Court Upholds Medical Malpractice Immunity Law

Aug 2, 2018

Siding with the University of Miami, an appeals court Wednesday upheld the constitutionality of a 2011 state law designed to shield some medical schools and doctors from liability in medical-malpractice cases.

A three-judge panel of the 3rd District Court of Appeal rejected a series of constitutional arguments raised by attorneys for plaintiffs who alleged malpractice by University of Miami medical-school doctors working at Jackson Memorial Hospital.

The 2011 law extended sovereign immunity --- a legal concept that generally shields government agencies from costly lawsuits --- to private universities that reach agreements to provide services at teaching hospitals. The University of Miami’s Miller School of Medicine subsequently entered an agreement with the Miami-Dade County Public Health Trust, a government agency that operates Jackson Memorial.

Wednesday’s ruling involved two lawsuits stemming from incidents in 2012 and 2014 at Jackson Memorial.

The 2012 case stemmed from the death of newborn Noah Bean, whose mother, Latoya Bean, had been admitted to Jackson while pregnant after showing indications of the potentially dangerous condition preeclampsia. The baby died later after a series of circumstances that included a delay in the performance of a caesarean section, according to Wednesday’s ruling.

The other case was filed by Fernando Vallecillo, who was blinded in one eye during a surgical procedure related to a benign tumor on the side of his face, the ruling said.

After the lawsuits were filed, attorneys for the university and doctors argued that the cases should be dismissed because of the sovereign-immunity protections in the 2011 law. Circuit courts agreed with the argument, leading lawyers for Bean and Vallecillo to go to the 3rd District Court of Appeal.

In the appeals, the plaintiffs’ attorneys raised several issues, including contending that the 2011 law unconstitutionally expanded sovereign immunity and violated rights of equal protection, due process and access to courts.

For example, the ruling said the plaintiffs’ attorneys contended that the Legislature “cannot constitutionally expand immunity to the university and its employees and agents because they are not state actors subject to state control, they are not funded by the state, and the state is not on the hook for their liability.”

But the appeals court disagreed, pointing to earlier court rulings that approved extending sovereign immunity to private companies and employees. That included extending immunity to providers of medical services at a state-run children’s medical clinic and to a company that transported prison inmates.

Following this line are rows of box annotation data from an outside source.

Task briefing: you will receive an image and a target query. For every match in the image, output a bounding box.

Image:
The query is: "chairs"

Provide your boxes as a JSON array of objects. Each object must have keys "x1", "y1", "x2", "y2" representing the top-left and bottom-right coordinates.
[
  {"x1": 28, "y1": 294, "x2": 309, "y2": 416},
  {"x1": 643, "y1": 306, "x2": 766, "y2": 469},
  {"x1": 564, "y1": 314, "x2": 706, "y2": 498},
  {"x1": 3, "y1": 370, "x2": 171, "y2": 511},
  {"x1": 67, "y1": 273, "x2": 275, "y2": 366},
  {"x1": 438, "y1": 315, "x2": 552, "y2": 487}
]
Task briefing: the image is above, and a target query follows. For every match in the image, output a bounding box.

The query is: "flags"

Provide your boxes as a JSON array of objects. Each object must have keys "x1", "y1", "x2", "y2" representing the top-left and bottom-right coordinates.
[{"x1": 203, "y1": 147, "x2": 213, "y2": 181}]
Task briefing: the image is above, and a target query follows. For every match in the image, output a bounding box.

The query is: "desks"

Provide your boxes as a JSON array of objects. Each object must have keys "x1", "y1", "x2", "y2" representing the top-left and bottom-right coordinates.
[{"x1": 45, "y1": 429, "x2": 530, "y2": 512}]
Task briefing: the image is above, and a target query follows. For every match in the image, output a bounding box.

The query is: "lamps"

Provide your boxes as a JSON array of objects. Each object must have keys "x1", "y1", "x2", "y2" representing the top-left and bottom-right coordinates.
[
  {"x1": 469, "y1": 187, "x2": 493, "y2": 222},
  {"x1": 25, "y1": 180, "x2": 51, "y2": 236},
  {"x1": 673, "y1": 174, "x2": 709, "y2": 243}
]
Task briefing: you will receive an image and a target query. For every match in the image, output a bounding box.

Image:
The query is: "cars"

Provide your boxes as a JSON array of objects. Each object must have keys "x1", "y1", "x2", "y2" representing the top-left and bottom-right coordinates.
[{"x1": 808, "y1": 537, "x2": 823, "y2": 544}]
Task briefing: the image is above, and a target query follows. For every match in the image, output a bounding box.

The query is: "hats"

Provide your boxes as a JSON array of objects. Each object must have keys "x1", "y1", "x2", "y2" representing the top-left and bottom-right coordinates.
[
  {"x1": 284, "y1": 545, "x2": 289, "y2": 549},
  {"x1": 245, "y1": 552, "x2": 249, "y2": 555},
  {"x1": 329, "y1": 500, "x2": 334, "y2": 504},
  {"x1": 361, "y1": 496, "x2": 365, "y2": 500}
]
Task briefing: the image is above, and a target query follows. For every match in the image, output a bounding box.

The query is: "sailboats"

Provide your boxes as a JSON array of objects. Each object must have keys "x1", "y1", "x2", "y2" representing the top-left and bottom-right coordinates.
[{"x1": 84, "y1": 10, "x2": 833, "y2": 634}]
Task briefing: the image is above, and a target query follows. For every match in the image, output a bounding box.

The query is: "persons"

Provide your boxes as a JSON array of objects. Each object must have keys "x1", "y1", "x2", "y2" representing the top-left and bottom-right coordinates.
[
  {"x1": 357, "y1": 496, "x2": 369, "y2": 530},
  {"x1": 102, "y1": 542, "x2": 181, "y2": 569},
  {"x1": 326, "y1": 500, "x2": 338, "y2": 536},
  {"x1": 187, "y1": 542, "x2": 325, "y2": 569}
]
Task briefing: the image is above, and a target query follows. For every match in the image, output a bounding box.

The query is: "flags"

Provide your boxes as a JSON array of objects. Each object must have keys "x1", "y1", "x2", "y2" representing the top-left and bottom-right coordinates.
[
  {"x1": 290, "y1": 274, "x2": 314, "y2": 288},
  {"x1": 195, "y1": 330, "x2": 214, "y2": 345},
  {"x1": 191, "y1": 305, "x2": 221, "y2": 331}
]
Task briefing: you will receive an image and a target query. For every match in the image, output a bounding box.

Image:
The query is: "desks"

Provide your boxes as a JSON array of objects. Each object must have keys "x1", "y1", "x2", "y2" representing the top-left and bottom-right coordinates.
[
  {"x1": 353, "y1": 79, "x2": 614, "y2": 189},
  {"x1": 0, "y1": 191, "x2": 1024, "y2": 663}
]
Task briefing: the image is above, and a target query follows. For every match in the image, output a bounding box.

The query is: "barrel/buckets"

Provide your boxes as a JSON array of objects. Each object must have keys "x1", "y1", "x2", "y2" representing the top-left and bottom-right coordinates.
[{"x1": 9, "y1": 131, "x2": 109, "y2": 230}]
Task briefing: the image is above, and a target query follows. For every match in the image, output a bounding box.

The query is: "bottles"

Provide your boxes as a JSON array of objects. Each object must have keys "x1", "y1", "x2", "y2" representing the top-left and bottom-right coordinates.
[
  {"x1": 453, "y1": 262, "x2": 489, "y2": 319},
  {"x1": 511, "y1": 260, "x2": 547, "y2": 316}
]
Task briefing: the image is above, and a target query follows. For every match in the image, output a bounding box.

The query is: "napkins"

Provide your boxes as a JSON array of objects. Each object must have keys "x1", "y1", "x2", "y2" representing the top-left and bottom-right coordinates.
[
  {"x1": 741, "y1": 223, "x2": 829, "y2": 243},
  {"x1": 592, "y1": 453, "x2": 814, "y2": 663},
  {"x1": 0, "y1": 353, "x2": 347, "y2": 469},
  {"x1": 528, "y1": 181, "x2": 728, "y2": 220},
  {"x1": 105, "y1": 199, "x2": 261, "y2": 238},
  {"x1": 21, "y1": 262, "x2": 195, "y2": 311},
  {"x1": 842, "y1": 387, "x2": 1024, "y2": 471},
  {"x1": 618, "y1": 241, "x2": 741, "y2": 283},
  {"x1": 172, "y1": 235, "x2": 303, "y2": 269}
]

The appeals court analyzed the agreement between the university and the Miami-Dade County Public Health Trust and said the university doctors were “agents of the trust while providing patient services to Vallecillo and Bean.”

“The 2011 agreement showed that the trust retained and exercised a degree of control over the university such that it created an agency relationship,” said the 25-page ruling, written by appeals-court Judge Robert Luck and joined by judges Kevin Emas and Ivan Fernandez. “Because the university was the trust’s agent for purposes of providing patient services at Jackson hospital, the Legislature’s decision to expand immunity… to cover the university as the trust’s agent … does not violate (the Florida Constitution).”